Doch, das kann ich. Genau das macht auch unter anderem das Projekt "Esthers Tagebücher" aus. Dass man manchmal Sachen hat, die sie erzählt, die aus moralischer Sicht schockierend sind. Zum Beispiel ist sie sehr grausam zu einem kleinen Jungen, der eigentlich ganz nett zu sein scheint, und behandelt ihn schlecht. Aber auch das ist eben Teil der Kindheit, und ich bin gezwungen auf ihrer Seite zu stehen - auch wenn ich mich eher mit dem kleinen Jungen identifizieren würde. Aber nun sitze ich eben mit ihr zusammen, und auch wenn es manchmal moralisch grenzwertig ist, erzähle ich die Dinge.
Zunächst publizierten Sie Esthers Geschichten in der französischen Wochenzeitung "L'Obs", und auch andere Comics von Ihnen erschienen erst in einer Zeitung oder Zeitschrift, ehe Bücher daraus wurden. Wie wichtig ist die Printpresse eigentlich für Sie als Comiczeichner?

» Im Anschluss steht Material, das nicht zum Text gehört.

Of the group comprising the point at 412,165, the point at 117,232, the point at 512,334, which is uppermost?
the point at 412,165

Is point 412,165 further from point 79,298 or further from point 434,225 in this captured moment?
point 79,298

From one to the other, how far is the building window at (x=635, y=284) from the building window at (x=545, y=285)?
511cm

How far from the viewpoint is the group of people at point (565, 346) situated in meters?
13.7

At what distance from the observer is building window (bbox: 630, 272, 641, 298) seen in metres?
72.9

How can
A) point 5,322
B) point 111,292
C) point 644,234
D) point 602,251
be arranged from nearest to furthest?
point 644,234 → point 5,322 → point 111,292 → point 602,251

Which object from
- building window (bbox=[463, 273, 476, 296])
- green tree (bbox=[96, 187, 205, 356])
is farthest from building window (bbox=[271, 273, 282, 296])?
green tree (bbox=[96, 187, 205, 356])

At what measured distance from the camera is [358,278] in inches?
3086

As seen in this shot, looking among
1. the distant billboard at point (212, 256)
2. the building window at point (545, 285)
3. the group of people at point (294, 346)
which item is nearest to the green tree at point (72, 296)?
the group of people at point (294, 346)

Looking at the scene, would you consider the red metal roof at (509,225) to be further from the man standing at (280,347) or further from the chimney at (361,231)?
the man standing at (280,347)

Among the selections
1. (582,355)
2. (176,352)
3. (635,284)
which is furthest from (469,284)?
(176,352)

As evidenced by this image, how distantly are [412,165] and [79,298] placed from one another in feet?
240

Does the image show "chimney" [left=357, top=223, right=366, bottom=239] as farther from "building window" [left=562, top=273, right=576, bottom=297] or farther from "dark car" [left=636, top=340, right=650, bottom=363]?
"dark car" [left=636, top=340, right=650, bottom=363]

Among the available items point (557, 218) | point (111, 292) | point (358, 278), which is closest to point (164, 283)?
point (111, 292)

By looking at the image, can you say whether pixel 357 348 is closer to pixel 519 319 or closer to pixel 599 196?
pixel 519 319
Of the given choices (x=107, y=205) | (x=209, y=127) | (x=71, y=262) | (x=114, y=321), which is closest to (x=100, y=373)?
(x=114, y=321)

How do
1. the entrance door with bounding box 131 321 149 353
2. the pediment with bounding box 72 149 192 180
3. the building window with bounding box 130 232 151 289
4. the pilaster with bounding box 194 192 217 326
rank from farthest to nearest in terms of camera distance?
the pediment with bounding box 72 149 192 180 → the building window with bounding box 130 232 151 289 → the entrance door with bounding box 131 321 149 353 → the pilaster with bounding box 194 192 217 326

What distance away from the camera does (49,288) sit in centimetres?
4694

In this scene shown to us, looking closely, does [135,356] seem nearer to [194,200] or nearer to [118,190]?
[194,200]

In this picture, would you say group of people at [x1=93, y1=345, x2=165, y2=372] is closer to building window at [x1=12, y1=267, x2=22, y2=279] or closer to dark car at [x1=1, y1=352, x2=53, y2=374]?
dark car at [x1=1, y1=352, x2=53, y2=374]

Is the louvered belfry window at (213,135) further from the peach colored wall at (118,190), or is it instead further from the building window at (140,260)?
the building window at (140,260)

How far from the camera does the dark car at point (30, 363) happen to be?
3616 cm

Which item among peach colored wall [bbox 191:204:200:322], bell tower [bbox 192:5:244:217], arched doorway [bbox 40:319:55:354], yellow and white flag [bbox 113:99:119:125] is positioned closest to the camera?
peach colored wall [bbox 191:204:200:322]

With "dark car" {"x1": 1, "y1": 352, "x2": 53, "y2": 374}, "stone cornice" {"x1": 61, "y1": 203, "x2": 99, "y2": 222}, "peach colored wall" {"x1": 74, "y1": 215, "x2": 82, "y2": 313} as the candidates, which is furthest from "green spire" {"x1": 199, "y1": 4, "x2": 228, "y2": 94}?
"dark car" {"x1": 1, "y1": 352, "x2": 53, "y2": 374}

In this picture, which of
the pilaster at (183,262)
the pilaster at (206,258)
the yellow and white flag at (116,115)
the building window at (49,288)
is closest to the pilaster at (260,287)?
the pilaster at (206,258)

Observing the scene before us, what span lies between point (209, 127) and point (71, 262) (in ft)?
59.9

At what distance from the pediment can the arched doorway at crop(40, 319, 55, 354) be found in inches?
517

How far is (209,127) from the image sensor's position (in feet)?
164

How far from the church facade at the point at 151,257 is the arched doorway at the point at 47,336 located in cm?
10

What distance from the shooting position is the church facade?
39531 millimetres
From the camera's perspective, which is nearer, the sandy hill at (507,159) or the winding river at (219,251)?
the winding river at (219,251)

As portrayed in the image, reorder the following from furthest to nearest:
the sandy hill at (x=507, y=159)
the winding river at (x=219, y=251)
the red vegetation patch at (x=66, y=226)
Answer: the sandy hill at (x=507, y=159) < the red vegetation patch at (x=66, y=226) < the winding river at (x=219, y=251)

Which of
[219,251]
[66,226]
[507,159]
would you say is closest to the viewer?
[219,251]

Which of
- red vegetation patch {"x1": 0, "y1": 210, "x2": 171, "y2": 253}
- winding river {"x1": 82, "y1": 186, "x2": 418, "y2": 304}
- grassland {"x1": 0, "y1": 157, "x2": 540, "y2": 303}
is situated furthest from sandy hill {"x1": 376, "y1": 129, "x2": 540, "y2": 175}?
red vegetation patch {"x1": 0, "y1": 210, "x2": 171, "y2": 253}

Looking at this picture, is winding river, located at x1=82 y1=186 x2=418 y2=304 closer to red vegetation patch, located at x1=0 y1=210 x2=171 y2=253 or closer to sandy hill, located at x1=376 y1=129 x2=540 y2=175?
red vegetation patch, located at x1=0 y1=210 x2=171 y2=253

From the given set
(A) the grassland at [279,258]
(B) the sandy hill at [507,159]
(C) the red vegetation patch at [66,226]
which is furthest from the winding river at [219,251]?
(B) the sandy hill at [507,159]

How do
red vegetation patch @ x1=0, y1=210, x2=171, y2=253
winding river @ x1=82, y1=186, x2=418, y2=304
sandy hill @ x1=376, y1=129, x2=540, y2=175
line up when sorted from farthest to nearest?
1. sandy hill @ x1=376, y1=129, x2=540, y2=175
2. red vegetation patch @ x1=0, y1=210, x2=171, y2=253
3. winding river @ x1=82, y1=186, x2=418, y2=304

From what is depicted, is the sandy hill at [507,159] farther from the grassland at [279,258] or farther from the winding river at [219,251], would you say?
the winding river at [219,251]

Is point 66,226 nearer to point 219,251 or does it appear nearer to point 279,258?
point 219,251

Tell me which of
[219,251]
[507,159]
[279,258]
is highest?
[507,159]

Was für mich wichtig ist bei der Printpresse, ist die Tatsache, dass es da einen Rhythmus von zum Beispiel einer Woche gibt. Nachdem ich nämlich der Kategorie von Schülern angehörte, die ihre Hausaufgaben im Bus fertigmachten - ich habe nichts im Voraus gemacht - brauche ich einen Anschubser. Jemanden, der mir jede Woche sagt: "Du musst deine Seite abliefern." Was ich auch sehr an Print mag, ist, dass es dann eben auch jede Woche Reaktionen von den Lesern gibt. Ich glaube nicht, dass ich aufhören werde, das zu tun, ich liebe das.
Das Gespräch führte Bettina Baumann.
Riad Sattouf, 1978 in Paris geboren, ist der Sohn einer französischen Mutter und eines syrischen Vaters. Er wuchs in Libyen und Syrien auf, ehe er mit zwölf Jahren nach Frankreich zurückkehrte. Von seiner Kindheit im Nahen Osten erzählt er in seiner Graphic Novel "Der Araber von morgen". Drei Bände sind bereits erschienen, zwei weitere sollen noch folgen.
Sein Projekt "Esthers Tagebücher" wird eine Langzeitbeobachtung sein. Zehn Jahre lang will der Autor das Pariser Mädchen Esther bei seinem Erwachsenwerden begleiten. In Deutschland ist bisher der erste Band erschienen. Neben dem Zeichnen und Schreiben war Sattouf auch an mehreren Filmen beteiligt. Für den Jugendfilm "Les Beaux Gosses" (2009) erhielt er als Regisseur sogar den César, Frankreichs wichtigste Filmauszeichnung.